India trying for optimal deal on Rafale jets: Parrikar

Defence Minister Manohar Parrikar on Monday admitted that the Rafale fighter aircraft deal was going slow, but suggested this was because India was trying to get a "good deal".

"We are definitely very serious about the Rafale deal, though I agree the speed is not enough, it should soon come to conclusion," Parrikar said at a press conference at the Defexpo being held in Goa.

He said "money" was the hurdle, and added, "We are trying to get a good deal."

Rafale is a multi-role twin-engine aircraft designed and built by Dassault Aviation of France. The initial plans were to buy 126 Rafale jets, but the deal did not go through, after which a government-to-government contract was signed almost a year ago to buy 36 jets off the shelf.

The minister also brushed aside the recent statement of Vice Chief of Air Staff B S Dhanoa, slated to be there next air chief, that the Indian Air Force does not have the numbers to fight a two-front war with China and Pakistan.

He said France and India would ''very soon'' conclude the Rafale deal and added, ''I am not putting a timeline because ultimately money is a problem and we should get a good deal.''

In April last year, Prime Minister Narendra Modi had announced India would go for a government-to-government deal with France for purchasing the fighter planes. But a final contract in this regard is yet to be signed. The sticking point is the price of the aircraft.

It is said the 36 aircraft, along with missile systems and support, will cost around Rs65,000 crore but India is looking at buying them for about Rs59,000 crore.

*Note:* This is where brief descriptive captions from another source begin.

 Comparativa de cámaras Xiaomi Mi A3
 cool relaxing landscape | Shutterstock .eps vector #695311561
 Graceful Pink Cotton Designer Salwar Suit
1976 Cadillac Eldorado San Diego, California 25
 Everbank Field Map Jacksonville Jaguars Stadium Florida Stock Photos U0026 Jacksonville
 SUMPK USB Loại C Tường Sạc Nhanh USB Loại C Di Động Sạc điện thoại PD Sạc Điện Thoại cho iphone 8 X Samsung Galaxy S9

Asked about Dhanoa's comment, Parrikar said India is ''quite well prepared''.

''Preparedness is not necessarily decided on strength. It also depends on many other capacities, beyond fighter aircraft also,'' he said.

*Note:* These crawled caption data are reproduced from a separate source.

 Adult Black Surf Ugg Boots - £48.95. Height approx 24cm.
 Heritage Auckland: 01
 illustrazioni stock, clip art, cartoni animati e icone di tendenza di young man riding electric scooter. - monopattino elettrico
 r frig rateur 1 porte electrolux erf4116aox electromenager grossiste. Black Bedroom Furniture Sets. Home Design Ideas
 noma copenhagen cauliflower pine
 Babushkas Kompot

Talking about the situation along the Line of Actual Control (LAC), the minister said there is a ''difference in perception of the border''.

On his ministry's annual report that said China's assertiveness along the LAC has increased, he said, ''Assertiveness is existing but I don't think we are saying that we are not assertive. We are also assertive.

''Our assertiveness has increased but we feel that solutions could be found by mechanism which the two countries work out.''

He also said that confidence building measures like setting up of hotlines and new border meeting points were ''providing results''.

The Indian Air Force at present has 33 operational squadrons, against a sanctioned strength of 39.5.

The IAF is also awaiting the delivery of its first squadron of indigenous Tejas light combat aircraft.